Basic time – related machine learning models

Introduction

With data that have time-related information, time features can be created to possibly add more information to the models.

Since how to consider time series for machine learning is a broad topic, this article only aims to introduced basic ways to create time features for those models.

Type of data that is expected for this application

It is expected that transaction data type or any kind that similar to it will be the common one for this application. Other kinds of data that have timestamps information for each data point should also apply to some extent of this approach well.

Considering before attempt: a need of analyzing the problem and scope

For data with the time element, it can be presented as a time series, which is how a set of data points described by an entity are follow ordered indexes of time. One aspect considered for time series is that observations are expected to depend on the previous one in time sequence, with the latter is correlated to the one before. In those cases, using time series models for forecasting is a straightforward approach to use this data. Another way to approach it is to use feature engineering to transform data to have features that can be used for supervised machine learning models, which is the focus of this article.

Using the time series model or adapting the machine learning model is dependent. In some cases, domain knowledge or business requirement will influence this decision.  It is better to analyze the problem first to see the need of using either one or both types of models.

Regardless of the domain knowledge  or business requirement aspects, the approach decision should have always considering the efficiency the approach will bring in terms of accuracy and computation cost.

Basic methods

A first preprocessing step to have the first set of time features: extracting time information from timestamp

The most straightforward thing to do is to extract basic time units, which for instance are hours, date, month, years into separates features. Another kind of information that can also be extracted is the characteristic of the time, which could be whether the time is at a part of days (morning, afternoon), is weekend or not or is it a holiday, etc.

In some business requirements or domains’ aspects, those initial features at this level are already needed to see if the value of observation is followed those factors or not. For example, the data is the record of timestamps of customers visiting a shop and their purchases.

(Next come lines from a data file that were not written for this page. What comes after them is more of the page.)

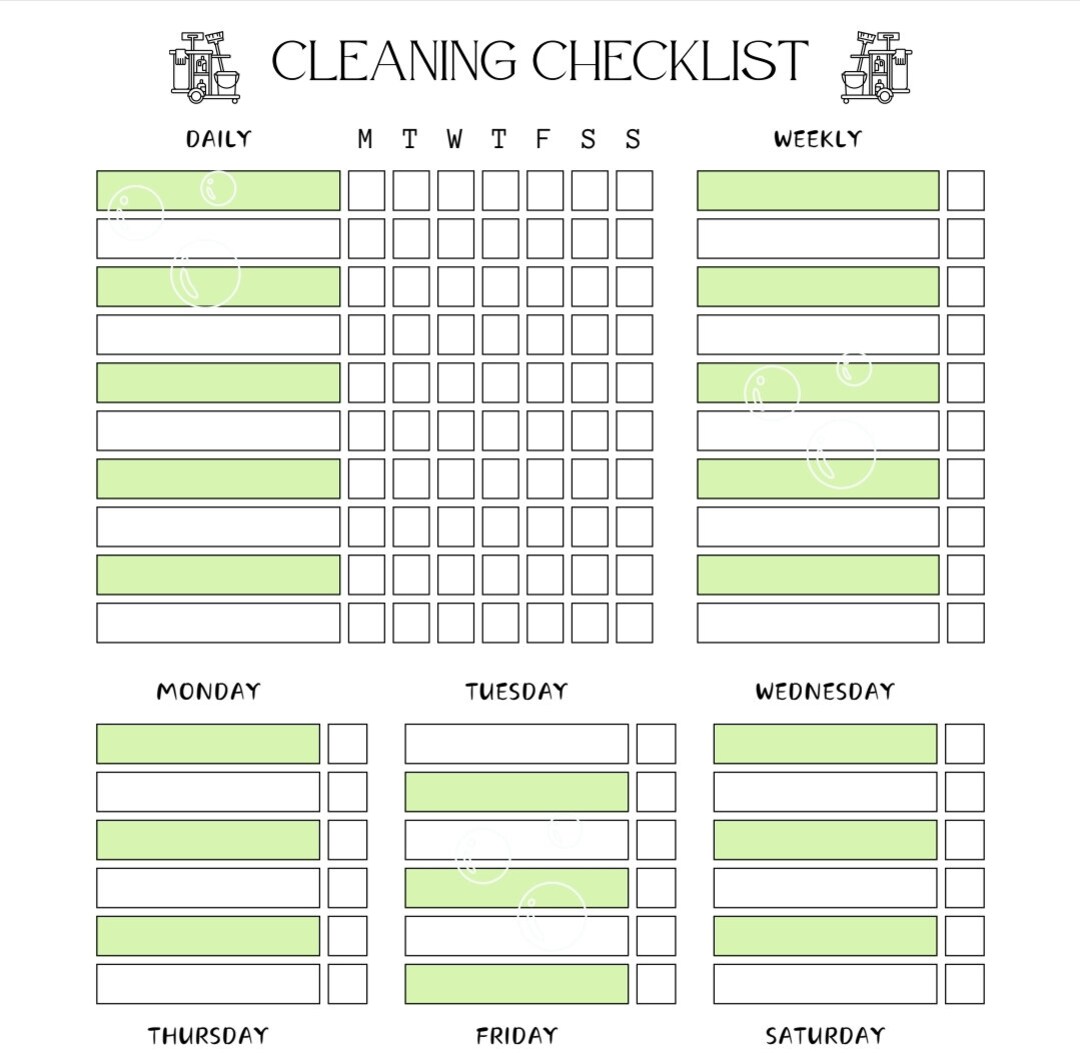 CLEANING CHECKLIST

DAILY

M T W T F S S

WEEKLY

MONDAY

TUESDAY

WEDNESDAY

THURSDAY

FRIDAY

SATURDAY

There is a need to know at which hours, date, month… a customer would come and purchase so that follow-up actions can be made to increase sales.

Aggregate techniques

Regarding feature engineering for time data, the well-known technique that is commonly used is aggregate features by taking statistics (variance, max, min, etc.) of the set of values grouped by the desired time unit: hours, days, months…

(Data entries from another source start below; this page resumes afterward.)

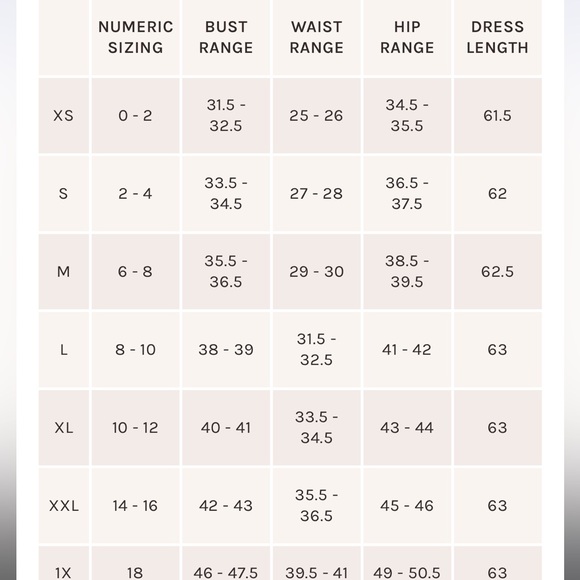 |  | NUMERIC SIZING | BUST RANGE | WAIST RANGE | HIP RANGE | DRESS LENGTH |
|---|---|---|---|---|---|
| XS | 0 - 2 | 31.5 - 32.5 | 25 - 26 | 34.5 - 35.5 | 61.5 |
| S | 2 - 4 | 33.5 - 34.5 | 27 - 28 | 36.5 - 37.5 | 62 |
| M | 6 - 8 | 35.5 - 36.5 | 29 - 30 | 38.5 - 39.5 | 62.5 |
| L | 8 - 10 | 38 - 39 | 31.5 - 32.5 | 41 - 42 | 63 |
| XL | 10 - 12 | 40 - 41 | 33.5 - 34.5 | 43 - 44 | 63 |
| XXL | 14 - 16 | 42 - 43 | 35.5 - 36.5 | 45 - 46 | 63 |
| 1X | 18 | 46 - 47.5 | 39.5 - 41 | 49 - 50.5 | 63 |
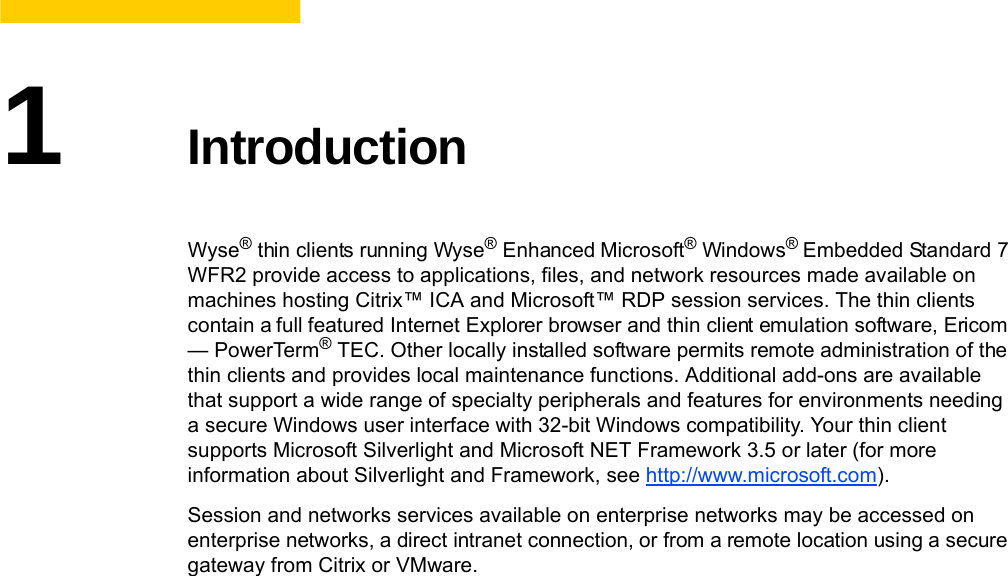 1

Introduction

Wyse® thin clients running Wyse® Enhanced Microsoft® Windows® Embedded Standard 7 WFR2 provide access to applications, files, and network resources made available on machines hosting Citrix™ ICA and Microsoft™ RDP session services. The thin clients contain a full featured Internet Explorer browser and thin client emulation software, Ericom — PowerTerm® TEC. Other locally installed software permits remote administration of the thin clients and provides local maintenance functions. Additional add-ons are available that support a wide range of specialty peripherals and features for environments needing a secure Windows user interface with 32-bit Windows compatibility. Your thin client supports Microsoft Silverlight and Microsoft NET Framework 3.5 or later (for more information about Silverlight and Framework, see http://www.microsoft.com).

Session and networks services available on enterprise networks may be accessed on enterprise networks, a direct intranet connection, or from a remote location using a secure gateway from Citrix or VMware.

Apart from that, a time window could be defined and compute aggregate by rolling or expanding the time window.

  • Rolling: have a fixed time window size and to predict a value for the data point at a time, features will be computed from aggregating backward number of time steps according to the time window
  • Expanding: from the data point, the window will be the whole record of past time steps.

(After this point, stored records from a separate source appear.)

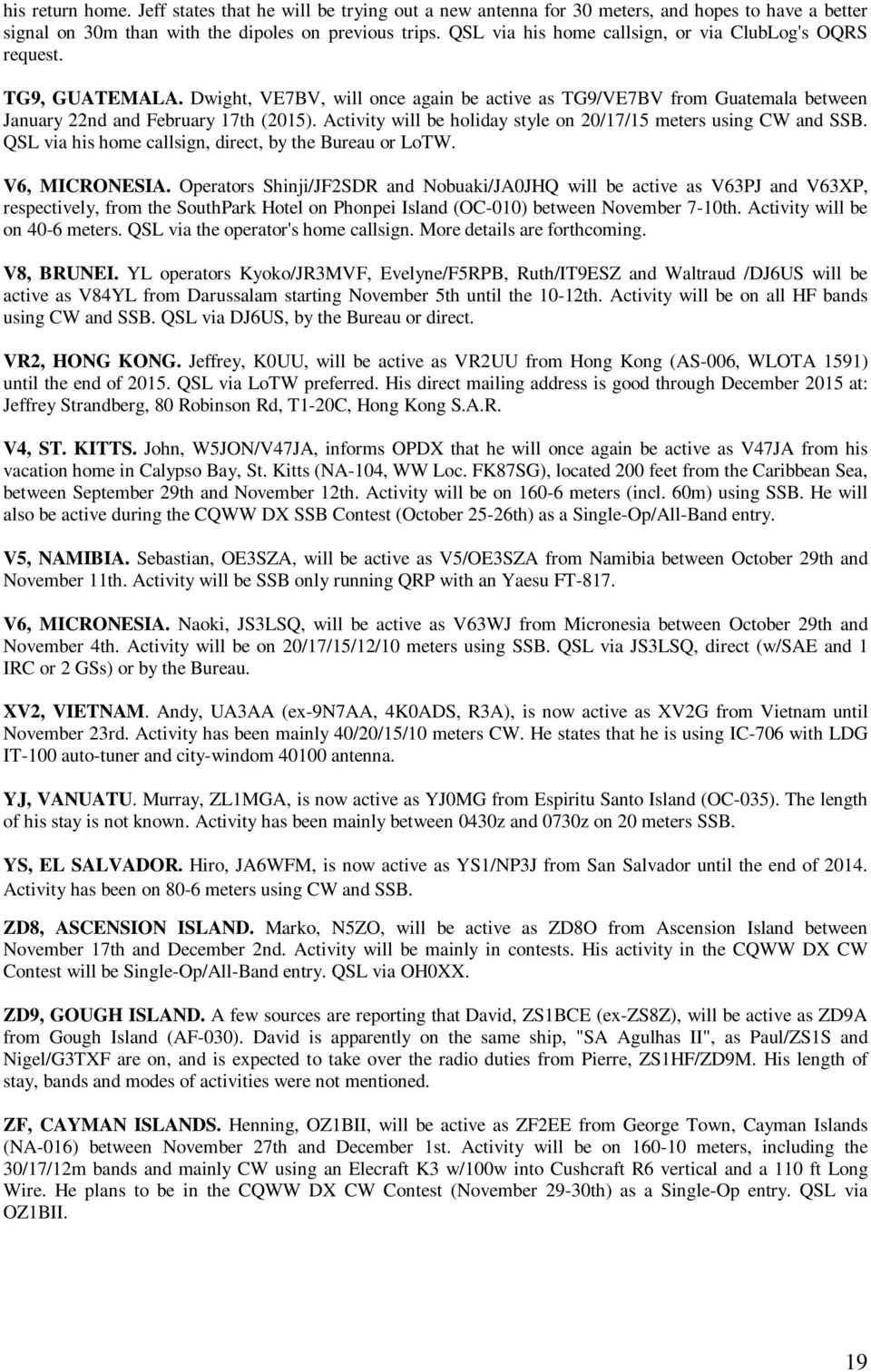 his return home. Jeff states that he will be trying out a new antenna for 30 meters, and hopes to have a better signal on 30m than with the dipoles on previous trips. QSL via his home callsign, or via ClubLog's OQRS request.

TG9, GUATEMALA. Dwight, VE7BV, will once again be active as TG9/VE7BV from Guatemala between January 22nd and February 17th (2015). Activity will be holiday style on 20/17/15 meters using CW and SSB. QSL via his home callsign, direct, by the Bureau or LoTW.

V6, MICRONESIA. Operators Shinji/JF2SDR and Nobuaki/JA0JHQ will be active as V63PJ and V63XP, respectively, from the SouthPark Hotel on Phonpei Island (OC-010) between November 7-10th. Activity will be on 40-6 meters. QSL via the operator's home callsign. More details are forthcoming.

V8, BRUNEI. YL operators Kyoko/JR3MVF, Evelyne/F5RPB, Ruth/IT9ESZ and Waltraud /DJ6US will be active as V84YL from Darussalam starting November 5th until the 10-12th. Activity will be on all HF bands using CW and SSB. QSL via DJ6US, by the Bureau or direct.

VR2, HONG KONG. Jeffrey, K0UU, will be active as VR2UU from Hong Kong (AS-006, WLOTA 1591) until the end of 2015. QSL via LoTW preferred. His direct mailing address is good through December 2015 at: Jeffrey Strandberg, 80 Robinson Rd, T1-20C, Hong Kong S.A.R.

V4, ST. KITTS. John, W5JON/V47JA, informs OPDX that he will once again be active as V47JA from his vacation home in Calypso Bay, St. Kitts (NA-104, WW Loc. FK87SG), located 200 feet from the Caribbean Sea, between September 29th and November 12th. Activity will be on 160-6 meters (incl. 60m) using SSB. He will also be active during the CQWW DX SSB Contest (October 25-26th) as a Single-Op/All-Band entry.

V5, NAMIBIA. Sebastian, OE3SZA, will be active as V5/OE3SZA from Namibia between October 29th and November 11th. Activity will be SSB only running QRP with an Yaesu FT-817.

V6, MICRONESIA. Naoki, JS3LSQ, will be active as V63WJ from Micronesia between October 29th and November 4th. Activity will be on 20/17/15/12/10 meters using SSB. QSL via JS3LSQ, direct (w/SAE and 1 IRC or 2 GSs) or by the Bureau.

XV2, VIETNAM. Andy, UA3AA (ex-9N7AA, 4K0ADS, R3A), is now active as XV2G from Vietnam until November 23rd. Activity has been mainly 40/20/15/10 meters CW. He states that he is using IC-706 with LDG IT-100 auto-tuner and city-windom 40100 antenna.

YJ, VANUATU. Murray, ZL1MGA, is now active as YJ0MG from Espiritu Santo Island (OC-035). The length of his stay is not known. Activity has been mainly between 0430z and 0730z on 20 meters SSB.

YS, EL SALVADOR. Hiro, JA6WFM, is now active as YS1/NP3J from San Salvador until the end of 2014. Activity has been on 80-6 meters using CW and SSB.

ZD8, ASCENSION ISLAND. Marko, N5ZO, will be active as ZD8O from Ascension Island between November 17th and December 2nd. Activity will be mainly in contests. His activity in the CQWW DX CW Contest will be Single-Op/All-Band entry. QSL via OH0XX.

ZD9, GOUGH ISLAND. A few sources are reporting that David, ZS1BCE (ex-ZS8Z), will be active as ZD9A from Gough Island (AF-030). David is apparently on the same ship, "SA Agulhas II", as Paul/ZS1S and Nigel/G3TXF are on, and is expected to take over the radio duties from Pierre, ZS1HF/ZD9M. His length of stay, bands and modes of activities were not mentioned.

ZF, CAYMAN ISLANDS. Henning, OZ1BII, will be active as ZF2EE from George Town, Cayman Islands (NA-016) between November 27th and December 1st. Activity will be on 160-10 meters, including the 30/17/12m bands and mainly CW using an Elecraft K3 w/100w into Cushcraft R6 vertical and a 110 ft Long Wire. He plans to be in the CQWW DX CW Contest (November 29-30th) as a Single-Op entry. QSL via OZ1BII.

19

There are also two aspects of aggregating:

  • Aggregating to create new features for the current data points. For the first case, the model is considered to include the time series characteristic, meaning a moment will likely be related to other moments from the recent past.
  • Aggregating to create a new set of data points with a corresponding new set of features from the current ones. For the second one, the new number of data points considering for the model is changed and each new data point is the summary of information from a subset of initial data points. As a result, objects for the models may be shifted like being mentioned in considering the before part. If the data only about the information record of one entity, or in other words only contains one time series of an entity, through this technique, the new computed data points can be the summary of other features’ value in the chosen time unit. On the other hand, if there are more entities observed in the data set, each new data point is then the summary information of each observed entity.

How to decide on the focus objects for the problem and the approach is situational but for a fresh problem and fresh data with no specific requirement or prior domain knowledge, it is better to consider all of them for the model and execute feature selection to see if the created time features are of any value.

Dealing with hours of a day – Circular data

For some needs, a specific time of the day is required to be focus. A use case for detecting fraud transactions is a good example of this. To find something like the most frequent time that a kind of behavior is performed, for instance, using the arithmetic mean may be misleading and is not a good representation. An important point that needs to be considered is that hours of the day is a circular data and it should be represented on a circular axis with its’ value between 0 to 2π. To have a better representation of the mean, using von Mises distribution to have periodic mean is a suitable approach for this situation (Mishtert, 2019).

Validation for the model

Before the model building, a validation set is needed to be selected from the data first. In the usual cases, to avoid overfitting data will be randomly shuffled and then will be divided into a training set and validation set. However, for this kind of situation, it shouldn’t be done so to avoid the mistake of having past data in the validation and the future data in the training, in other words using future data to predict the past.